For long sophisticated medical devices were linked with improved health outcomes, but today it’s been viewed also as a main cause of rising medical bills.
India needs a large number of hospitals and health-care professionals to provide quality health care at an affordable cost. Medical treatment at newly-opened corporate hospitals is costly and out of the reach of the common man. On the other hand, government-run hospitals are over-crowded and often lack modern facilities and diagnostics. Most of our requirements of medical devices are met through imports despite the presence of indigenous manufacturers. Not only that even simple medical devices such as defilbrilators, pacemakers, cardiac stent, heart valves and long arterial lines, which are used commonly, have to be imported. Consequently, we end up importing not only hi-tech equipments but also consumables–such asdialyser, oxygenator, heart valve, kits for diagnosis, ECG Electrode, long lines for cardiac monitor–which in leads to increased health-care costs.

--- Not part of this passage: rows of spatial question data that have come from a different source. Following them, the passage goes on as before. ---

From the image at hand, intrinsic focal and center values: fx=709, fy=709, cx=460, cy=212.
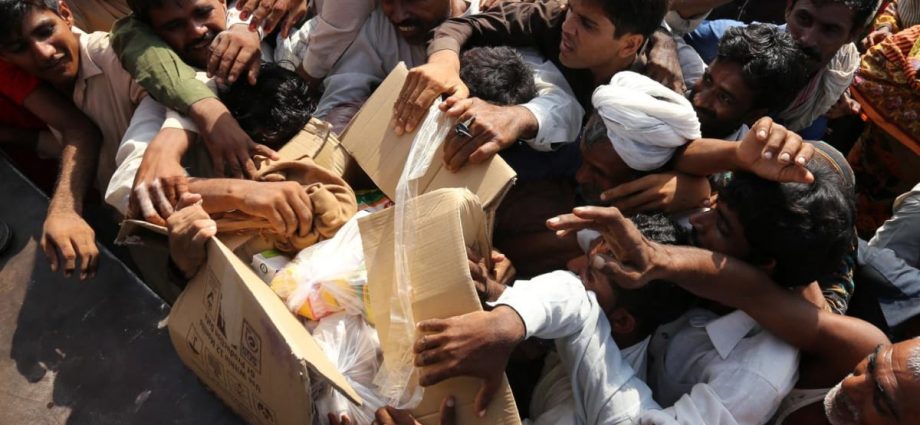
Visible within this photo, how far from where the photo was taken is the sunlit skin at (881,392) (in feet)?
5.14

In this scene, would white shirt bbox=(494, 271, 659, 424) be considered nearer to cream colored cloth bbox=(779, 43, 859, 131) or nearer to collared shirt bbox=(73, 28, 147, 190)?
cream colored cloth bbox=(779, 43, 859, 131)

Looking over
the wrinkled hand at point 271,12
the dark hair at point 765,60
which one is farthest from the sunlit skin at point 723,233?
Answer: the wrinkled hand at point 271,12

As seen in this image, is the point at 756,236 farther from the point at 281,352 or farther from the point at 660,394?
the point at 281,352

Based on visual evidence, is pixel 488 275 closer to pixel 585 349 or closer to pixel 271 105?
pixel 585 349

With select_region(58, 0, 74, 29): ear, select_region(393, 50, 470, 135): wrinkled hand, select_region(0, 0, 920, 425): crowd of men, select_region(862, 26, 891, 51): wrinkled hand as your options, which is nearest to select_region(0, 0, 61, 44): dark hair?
select_region(0, 0, 920, 425): crowd of men

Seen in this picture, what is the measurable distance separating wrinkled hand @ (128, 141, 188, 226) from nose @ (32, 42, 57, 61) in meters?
0.68

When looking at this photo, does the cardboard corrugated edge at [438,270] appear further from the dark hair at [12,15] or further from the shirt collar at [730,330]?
the dark hair at [12,15]

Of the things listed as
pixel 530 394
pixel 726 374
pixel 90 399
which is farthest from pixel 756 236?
pixel 90 399

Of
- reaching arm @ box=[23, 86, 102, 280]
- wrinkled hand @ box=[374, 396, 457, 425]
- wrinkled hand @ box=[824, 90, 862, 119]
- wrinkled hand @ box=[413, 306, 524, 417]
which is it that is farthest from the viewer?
wrinkled hand @ box=[824, 90, 862, 119]

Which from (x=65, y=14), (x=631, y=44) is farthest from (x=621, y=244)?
(x=65, y=14)

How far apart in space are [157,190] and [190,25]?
70 centimetres

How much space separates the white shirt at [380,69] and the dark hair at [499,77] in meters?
0.06

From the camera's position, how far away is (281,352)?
5.23ft

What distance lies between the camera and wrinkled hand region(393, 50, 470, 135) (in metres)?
2.04
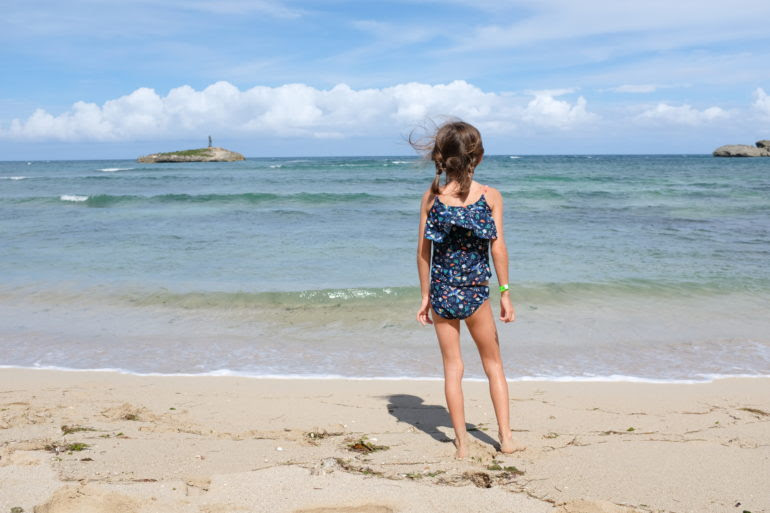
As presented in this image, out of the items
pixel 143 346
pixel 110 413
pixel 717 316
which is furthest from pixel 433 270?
pixel 717 316

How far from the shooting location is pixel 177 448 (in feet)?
12.7

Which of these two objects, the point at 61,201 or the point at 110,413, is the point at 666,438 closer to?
the point at 110,413

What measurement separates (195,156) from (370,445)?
90874 mm

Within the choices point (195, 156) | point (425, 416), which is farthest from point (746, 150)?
point (425, 416)

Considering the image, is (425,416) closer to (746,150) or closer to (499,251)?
(499,251)

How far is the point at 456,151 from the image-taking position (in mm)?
3514

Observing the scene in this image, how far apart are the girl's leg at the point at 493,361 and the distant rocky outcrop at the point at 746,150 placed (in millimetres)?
102392

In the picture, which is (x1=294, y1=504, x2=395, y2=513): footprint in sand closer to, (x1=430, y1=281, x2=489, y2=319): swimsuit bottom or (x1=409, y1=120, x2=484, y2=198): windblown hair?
(x1=430, y1=281, x2=489, y2=319): swimsuit bottom

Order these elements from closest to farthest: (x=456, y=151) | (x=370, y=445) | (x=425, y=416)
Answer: (x=456, y=151)
(x=370, y=445)
(x=425, y=416)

In the field of neuro science, significant progress has been made in the last three decades which has made diagnostics speedy, accurate and easy with the availability of Multislice CT, MRI Scan, PET CT and SPECT. Improvement of therapeutic modalities include image guidance, neuro navigation and minimally-accessed surgery in brain. Cochlear implant, Gamma knife and intra operative US are the latest additions. Today, we are doing all types of neuro-surgical procedures and tests which were only available in the West till some years back. However, we are still heavily dependent on foreign manufacturers for the import of 85 to 90 per cent of items for day to day use such as guide wires, micro catheter, coils, etc.

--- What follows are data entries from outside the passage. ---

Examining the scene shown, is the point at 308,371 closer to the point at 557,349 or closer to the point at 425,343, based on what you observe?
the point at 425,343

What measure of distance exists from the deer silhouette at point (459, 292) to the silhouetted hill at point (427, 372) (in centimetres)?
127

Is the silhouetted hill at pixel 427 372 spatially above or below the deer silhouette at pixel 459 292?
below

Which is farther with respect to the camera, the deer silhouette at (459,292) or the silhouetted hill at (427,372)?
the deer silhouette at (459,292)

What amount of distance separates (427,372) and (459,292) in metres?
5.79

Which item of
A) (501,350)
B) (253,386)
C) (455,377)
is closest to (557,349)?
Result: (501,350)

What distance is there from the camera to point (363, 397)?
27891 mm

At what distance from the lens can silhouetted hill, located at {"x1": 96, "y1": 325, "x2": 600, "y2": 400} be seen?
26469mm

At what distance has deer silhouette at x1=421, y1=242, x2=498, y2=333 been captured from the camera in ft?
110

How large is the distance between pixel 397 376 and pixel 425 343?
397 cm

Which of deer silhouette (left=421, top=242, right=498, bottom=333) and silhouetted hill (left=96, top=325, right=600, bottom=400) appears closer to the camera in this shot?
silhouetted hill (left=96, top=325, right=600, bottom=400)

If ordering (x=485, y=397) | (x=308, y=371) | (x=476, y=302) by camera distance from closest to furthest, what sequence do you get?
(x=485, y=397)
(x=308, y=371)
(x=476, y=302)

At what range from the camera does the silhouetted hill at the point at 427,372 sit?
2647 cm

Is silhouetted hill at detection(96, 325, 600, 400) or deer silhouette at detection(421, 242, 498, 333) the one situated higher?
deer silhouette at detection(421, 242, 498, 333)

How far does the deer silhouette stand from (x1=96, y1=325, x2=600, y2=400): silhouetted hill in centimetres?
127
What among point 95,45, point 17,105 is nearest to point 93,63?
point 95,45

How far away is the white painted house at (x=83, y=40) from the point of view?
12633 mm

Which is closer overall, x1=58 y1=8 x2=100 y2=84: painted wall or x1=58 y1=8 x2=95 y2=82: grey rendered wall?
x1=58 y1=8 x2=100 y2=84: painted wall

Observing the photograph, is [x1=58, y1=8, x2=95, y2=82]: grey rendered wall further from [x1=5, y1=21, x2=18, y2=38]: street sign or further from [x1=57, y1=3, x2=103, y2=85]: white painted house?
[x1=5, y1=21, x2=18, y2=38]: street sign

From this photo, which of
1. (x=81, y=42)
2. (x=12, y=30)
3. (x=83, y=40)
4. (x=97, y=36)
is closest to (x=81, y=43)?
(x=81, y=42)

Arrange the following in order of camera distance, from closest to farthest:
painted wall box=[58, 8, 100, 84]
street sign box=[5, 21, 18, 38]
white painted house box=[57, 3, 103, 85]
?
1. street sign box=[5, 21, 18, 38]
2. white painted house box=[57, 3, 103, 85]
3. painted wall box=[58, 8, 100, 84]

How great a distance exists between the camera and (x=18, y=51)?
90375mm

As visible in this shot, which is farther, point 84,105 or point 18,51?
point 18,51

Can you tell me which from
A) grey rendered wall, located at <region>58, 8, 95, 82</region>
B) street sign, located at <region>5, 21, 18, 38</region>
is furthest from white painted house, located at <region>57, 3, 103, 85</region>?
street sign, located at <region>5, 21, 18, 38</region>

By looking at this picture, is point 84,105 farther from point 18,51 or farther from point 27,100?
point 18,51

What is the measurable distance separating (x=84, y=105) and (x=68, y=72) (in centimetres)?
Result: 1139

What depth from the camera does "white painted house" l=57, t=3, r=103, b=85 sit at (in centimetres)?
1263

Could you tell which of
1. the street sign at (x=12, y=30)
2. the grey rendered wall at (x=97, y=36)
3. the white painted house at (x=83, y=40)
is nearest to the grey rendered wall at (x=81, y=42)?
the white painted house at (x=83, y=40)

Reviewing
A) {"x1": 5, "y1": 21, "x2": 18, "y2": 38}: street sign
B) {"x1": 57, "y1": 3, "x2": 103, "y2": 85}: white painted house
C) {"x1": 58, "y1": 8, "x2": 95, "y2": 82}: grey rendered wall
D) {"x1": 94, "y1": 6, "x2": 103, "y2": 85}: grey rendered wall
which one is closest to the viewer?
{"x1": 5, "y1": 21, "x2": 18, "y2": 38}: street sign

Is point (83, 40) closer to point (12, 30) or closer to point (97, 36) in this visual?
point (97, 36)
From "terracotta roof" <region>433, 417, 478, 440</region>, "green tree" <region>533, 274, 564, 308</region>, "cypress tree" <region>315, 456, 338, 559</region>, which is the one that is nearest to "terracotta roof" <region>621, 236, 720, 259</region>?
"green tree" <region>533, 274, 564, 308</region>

To make health-care affordable and reachable to the rural India, we need to create a congenial environment for indigenous manufactures to produce cost-effective high-quality equipments to lessen our dependence on imports. In India we still follow Indian Drug Cosmetics Act of 1940 for medical devices. A medical device is totally a different category and cannot be clubbed with pharmaceuticals because there is hardly any similarity between the two. For years now Indian government is trying to formulate a Medical Device Act but there are no signs yet of it being in place.

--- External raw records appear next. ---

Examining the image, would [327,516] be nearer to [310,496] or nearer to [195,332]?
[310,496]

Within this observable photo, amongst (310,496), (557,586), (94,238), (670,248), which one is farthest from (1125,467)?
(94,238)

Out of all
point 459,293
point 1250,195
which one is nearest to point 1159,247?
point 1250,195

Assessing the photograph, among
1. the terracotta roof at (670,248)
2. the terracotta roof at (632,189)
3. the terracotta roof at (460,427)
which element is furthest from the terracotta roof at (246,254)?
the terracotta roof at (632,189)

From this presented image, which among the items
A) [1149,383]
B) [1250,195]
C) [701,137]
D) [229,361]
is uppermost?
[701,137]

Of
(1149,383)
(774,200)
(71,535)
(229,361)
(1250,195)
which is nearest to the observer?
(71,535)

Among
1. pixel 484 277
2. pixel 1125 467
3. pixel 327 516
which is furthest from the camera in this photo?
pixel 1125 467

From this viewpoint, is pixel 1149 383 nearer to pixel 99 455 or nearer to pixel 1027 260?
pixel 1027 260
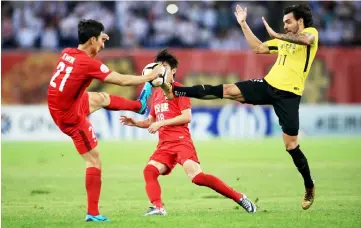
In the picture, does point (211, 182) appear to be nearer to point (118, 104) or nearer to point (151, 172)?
point (151, 172)

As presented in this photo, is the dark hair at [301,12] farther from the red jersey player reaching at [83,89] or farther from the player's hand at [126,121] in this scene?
the player's hand at [126,121]

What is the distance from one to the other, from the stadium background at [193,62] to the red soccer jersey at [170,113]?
1343 cm

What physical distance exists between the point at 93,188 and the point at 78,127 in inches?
28.7

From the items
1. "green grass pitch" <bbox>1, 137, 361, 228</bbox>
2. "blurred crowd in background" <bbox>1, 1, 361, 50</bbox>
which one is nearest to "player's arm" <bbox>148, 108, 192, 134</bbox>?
"green grass pitch" <bbox>1, 137, 361, 228</bbox>

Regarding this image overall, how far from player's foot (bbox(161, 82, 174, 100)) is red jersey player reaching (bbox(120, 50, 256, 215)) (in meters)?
0.08

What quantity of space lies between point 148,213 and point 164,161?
744 millimetres

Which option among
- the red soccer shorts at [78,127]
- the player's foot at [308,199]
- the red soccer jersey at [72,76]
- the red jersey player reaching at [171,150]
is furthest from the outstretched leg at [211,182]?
the red soccer jersey at [72,76]

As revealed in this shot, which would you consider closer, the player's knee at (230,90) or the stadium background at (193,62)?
the player's knee at (230,90)

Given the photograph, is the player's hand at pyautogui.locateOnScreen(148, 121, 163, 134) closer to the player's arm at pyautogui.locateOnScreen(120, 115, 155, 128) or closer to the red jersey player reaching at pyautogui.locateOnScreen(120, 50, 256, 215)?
the red jersey player reaching at pyautogui.locateOnScreen(120, 50, 256, 215)

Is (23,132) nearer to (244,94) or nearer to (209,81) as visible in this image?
(209,81)

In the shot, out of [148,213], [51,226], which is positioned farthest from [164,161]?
[51,226]

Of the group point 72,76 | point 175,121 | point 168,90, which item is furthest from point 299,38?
point 72,76

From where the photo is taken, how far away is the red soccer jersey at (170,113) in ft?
37.8

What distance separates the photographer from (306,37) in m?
11.4
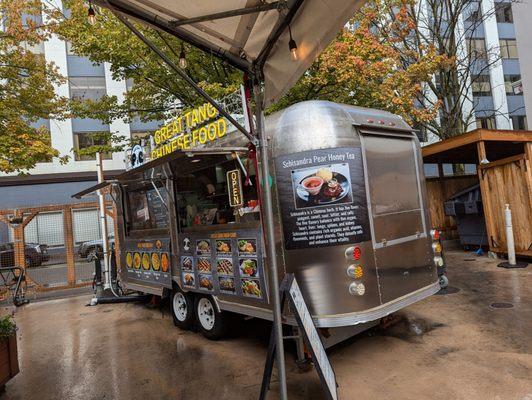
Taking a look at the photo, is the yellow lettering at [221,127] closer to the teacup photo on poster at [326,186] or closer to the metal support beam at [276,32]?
the teacup photo on poster at [326,186]

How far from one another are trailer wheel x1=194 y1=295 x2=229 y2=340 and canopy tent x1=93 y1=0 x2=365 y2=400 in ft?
8.56

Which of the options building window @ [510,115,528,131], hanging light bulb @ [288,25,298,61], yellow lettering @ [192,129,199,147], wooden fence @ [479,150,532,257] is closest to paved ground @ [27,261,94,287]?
yellow lettering @ [192,129,199,147]

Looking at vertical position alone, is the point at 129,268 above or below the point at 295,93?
below

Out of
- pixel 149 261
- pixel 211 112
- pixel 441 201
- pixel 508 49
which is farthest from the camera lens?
pixel 508 49

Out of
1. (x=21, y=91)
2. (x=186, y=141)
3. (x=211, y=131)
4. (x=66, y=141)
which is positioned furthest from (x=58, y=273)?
(x=66, y=141)

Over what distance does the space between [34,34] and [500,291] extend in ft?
47.5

The sophisticated electronics which are imported from foreign markets are highly-priced. Therefore, price inequality becomes a major issue while buying them.
Sample this – Government had sanctioned Rs 20 crores for a brain suite to a medical institute but the price at which it was available was Rs 38 crores. In such a situation either the buyer has to negotiate for a lesser price or the government has to revise the allocated funds. In this case, negotiations with the company went on for six months and the final price was Rs. 19.85 crores. Similarly, for a 64 Slice CT, one company quoted Rs. 6 crores, whereas on the other hand the other company was selling the latest model of 64 Slice CT with accessories for Rs. 3.5 crores. It’s very common to see a difference in price quoted by the same company in different hospitals or to see two different companies selling the same product with different price tags. The reason being the original price of the imported medical device is not known to the buyer, and the agents/company representative cash in on their ignorance. The second problem which a buyer faces in buying an imported device is that agents don’t provide timely and effective post-sale services, trained manpower are not available and the cost of spare parts is very high.